• [PASSAGE SHOWN]
□ □ □ □ □
Entertainers look forward to the music industry reopening

The govt needs to have people who really understand the industry calling the shots, rather than making sweeping rules

by FAYYADH JAAFAR / pic by AFP

WITH the reopening of the economy and other social activities allowed, the music industry is looking forward to a brighter future.

Darren Teh — radio DJ at Rakita 107.9 FM, owner of An Honest Mistake Records, artist and influencer manager, as well as a member of rock band An Honest Mistake — said the pandemic closed down live shows, but people are still listening to music and found awaytodoit.

“Most audio interfaces and home recording gear were sold out at music stores for many months. Artists will want to showcase new material and fans would have an opportunity or an excuse to go out. I feel the rules for clubs to be opened should be relaxed. Government-led festivals, like Hari Belia in the past, led by KBS (Youth and Sports Ministry), should happen more.

“More events and more revenue. More money can be pumped into the industry to help it grow.

“Any growth in the industry would be a good thing as it would provide more opportunities for musicians and artists in Malaysia,” Teh said in an interview with The Malaysian Reserve (TMR).

“I want to see Reading-type festivals existing in Malaysia and that can only happen when the government is involved. I’d like to see talent being valued over looks, over race or gender. Ultimately, more focus on local music.”

While he is optimistic about the future of music here, he also felt that more can be done to help it grow.

“I do hope the clubs will be opened soon, so people who don’t enjoy live music will be able to enjoy their version of music. They’re all still contributing factors to the music industry.”

He also applauded the Cultural Economy Development Agency (Cendana) for their work in the music industry.

“It’s been good that there’s aid from Cendana, which has been very big in supporting not just music but the arts overall. Funding to run programmes and record music, film and produce art has all been pushed forward by Cendana, so that’s definitely a plus. I’m hoping to see more of that.”

However, he said there is still much left to be desired.

“I feel it should also be a top down decree that the arts should be put onto some kind of ‘pedestal’ because music is a huge part of a culture. Without government support, it could be a bit of a challenge to develop this culture.”

He said Cendana should also focus on secessionists, as well as bands.

“I think the government just needs to have people who really understand the industry calling the shots, rather than making sweeping rules. There isn’t a one-size-fits-all situation. There are so many aspects to the industry. So, I hope they put the pros in charge and trust that the pros know what’s going on.”

Teh said new musicians have taken a different approach, such as online streaming performances, to sell their music.
□ □ □ □ □
• [REQUIRED WORK]
A - Please write out the article on the music industry reopening, starting with "Darren Teh —" and going on through "should happen more.".
B - According to the article on the music industry reopening, what roles does Darren Teh hold? List them all.
C - Carry on the article about the music industry reopening from its final sentence.

• [DATA RECORDS]
□ □ □ □ □
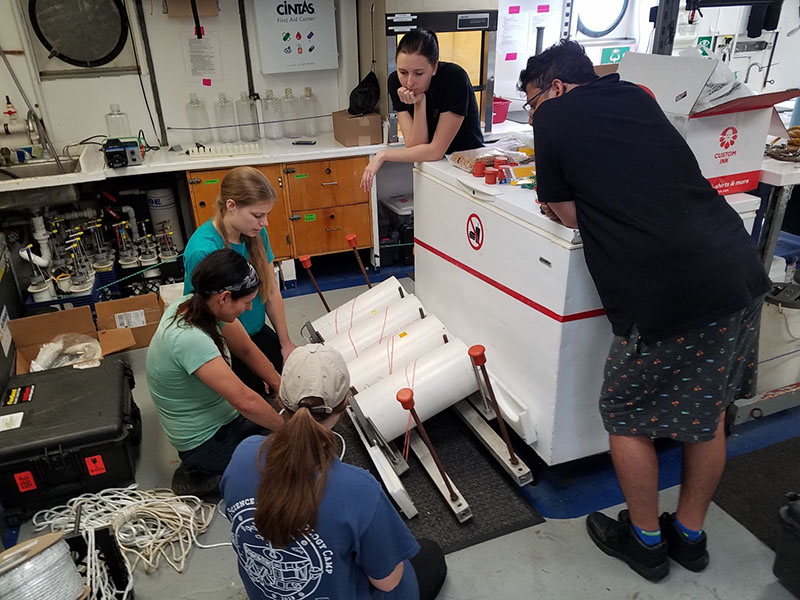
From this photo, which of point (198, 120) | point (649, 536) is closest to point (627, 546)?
point (649, 536)

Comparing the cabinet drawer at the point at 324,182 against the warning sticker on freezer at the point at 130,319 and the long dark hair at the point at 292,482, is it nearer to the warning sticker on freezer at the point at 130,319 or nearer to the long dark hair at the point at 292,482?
the warning sticker on freezer at the point at 130,319

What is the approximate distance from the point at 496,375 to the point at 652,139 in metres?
1.08

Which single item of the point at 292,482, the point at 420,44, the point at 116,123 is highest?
the point at 420,44

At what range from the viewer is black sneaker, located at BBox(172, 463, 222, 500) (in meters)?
2.17

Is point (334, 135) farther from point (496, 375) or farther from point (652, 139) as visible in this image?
point (652, 139)

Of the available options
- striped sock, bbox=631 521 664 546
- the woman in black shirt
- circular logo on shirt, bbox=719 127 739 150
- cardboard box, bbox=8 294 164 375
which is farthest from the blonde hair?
striped sock, bbox=631 521 664 546

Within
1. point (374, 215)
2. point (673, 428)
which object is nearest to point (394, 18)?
point (374, 215)

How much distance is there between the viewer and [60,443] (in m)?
2.04

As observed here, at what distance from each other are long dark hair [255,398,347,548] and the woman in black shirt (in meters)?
1.68

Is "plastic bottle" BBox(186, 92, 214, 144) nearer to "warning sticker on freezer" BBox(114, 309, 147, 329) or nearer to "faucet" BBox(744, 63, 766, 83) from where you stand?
"warning sticker on freezer" BBox(114, 309, 147, 329)

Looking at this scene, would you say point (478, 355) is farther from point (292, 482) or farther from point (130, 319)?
point (130, 319)

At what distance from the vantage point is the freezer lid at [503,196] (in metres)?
1.82

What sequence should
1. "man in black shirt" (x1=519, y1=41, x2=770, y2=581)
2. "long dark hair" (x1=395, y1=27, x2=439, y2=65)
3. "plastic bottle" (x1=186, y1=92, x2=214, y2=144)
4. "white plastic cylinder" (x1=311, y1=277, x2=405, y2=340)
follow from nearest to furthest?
"man in black shirt" (x1=519, y1=41, x2=770, y2=581) → "long dark hair" (x1=395, y1=27, x2=439, y2=65) → "white plastic cylinder" (x1=311, y1=277, x2=405, y2=340) → "plastic bottle" (x1=186, y1=92, x2=214, y2=144)

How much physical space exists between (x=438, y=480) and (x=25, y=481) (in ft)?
4.64
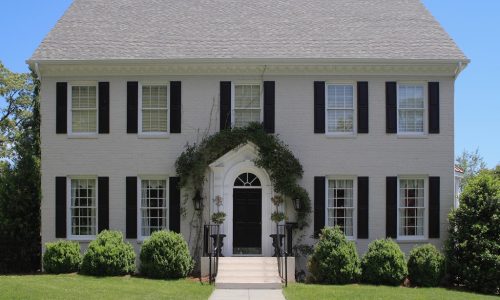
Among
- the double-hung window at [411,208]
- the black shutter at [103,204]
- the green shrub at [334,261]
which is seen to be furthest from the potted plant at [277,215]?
the black shutter at [103,204]

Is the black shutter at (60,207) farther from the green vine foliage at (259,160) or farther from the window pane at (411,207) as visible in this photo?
the window pane at (411,207)

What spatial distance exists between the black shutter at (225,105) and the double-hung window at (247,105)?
0.73ft

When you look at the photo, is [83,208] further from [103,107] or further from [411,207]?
[411,207]

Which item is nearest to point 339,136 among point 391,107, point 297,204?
point 391,107

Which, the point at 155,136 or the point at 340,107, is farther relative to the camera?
the point at 340,107

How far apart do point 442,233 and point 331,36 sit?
286 inches

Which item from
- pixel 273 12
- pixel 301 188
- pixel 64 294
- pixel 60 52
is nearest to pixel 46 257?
pixel 64 294

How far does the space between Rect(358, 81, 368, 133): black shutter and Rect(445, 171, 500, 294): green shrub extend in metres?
3.56

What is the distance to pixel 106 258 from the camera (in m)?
15.9

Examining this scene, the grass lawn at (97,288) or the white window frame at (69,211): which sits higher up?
the white window frame at (69,211)

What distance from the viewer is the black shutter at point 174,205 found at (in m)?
17.8

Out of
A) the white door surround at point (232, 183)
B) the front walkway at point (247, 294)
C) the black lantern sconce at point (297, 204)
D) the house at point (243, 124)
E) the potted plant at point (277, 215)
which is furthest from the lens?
the house at point (243, 124)

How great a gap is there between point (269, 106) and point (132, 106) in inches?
170

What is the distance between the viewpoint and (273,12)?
20.5m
□ □ □ □ □
• [TASK ANSWERS]
A -
Darren Teh — radio DJ at Rakita 107.9 FM, owner of An Honest Mistake Records, artist and influencer manager, as well as a member of rock band An Honest Mistake — said the pandemic closed down live shows, but people are still listening to music and found awaytodoit.

“Most audio interfaces and home recording gear were sold out at music stores for many months. Artists will want to showcase new material and fans would have an opportunity or an excuse to go out. I feel the rules for clubs to be opened should be relaxed. Government-led festivals, like Hari Belia in the past, led by KBS (Youth and Sports Ministry), should happen more.

B -
- Radio DJ at Rakita 107.9 FM
- Owner of An Honest Mistake Records
- Artist and influencer manager
- Member of rock band An Honest Mistake

C -
Despite the euphoria following the relaxation of rules and regulations, Teh said fans and musicians must abide by the standard operating procedures set by the authorities for a safe live music experience in the future.

He hopes that everything would open up and that people can all start going to festivals.

Cendana founding CEO Izan Satrina Mohd Sallehuddin said the arts and culture sector across the country has been negatively affected by the pandemic.

“It is illustrated in the Covid-19 Impact Report on the Arts and Culture Sector 2021, where 97% of local artists have been severely impacted by the pandemic and 77% of them have lost most or all of their income,” she said.

“Therefore, with the support of the Ministry of Communications and Multimedia Malaysia (KKMM), Cendana is strongly committed to supporting the recovery of the arts and culture sector.”

Cendana has an approved funding of RM22 million under KKMM’s Covid-19 Recovery Fund in the past 14 months to help around 8,000 artists recover.

She hopes to transition the sector back into the shared creative economy via cultural platforms like Art In The City, which began in 2018 as part of the government’s efforts to revive the creative industry during the global economic crisis.

“With the opening of the creative industries, in collaboration with the arts communities and partnerships from businesses and government partners, Cendana is committed to demonstrating the impact of the arts, capturing their strength, overcoming challenges and nurturing the soul of the nation for the future,” she said.

Art In The City is dedicated to art and performance, with more than 100 dynamic, colourful and optimistic programmes presented this year.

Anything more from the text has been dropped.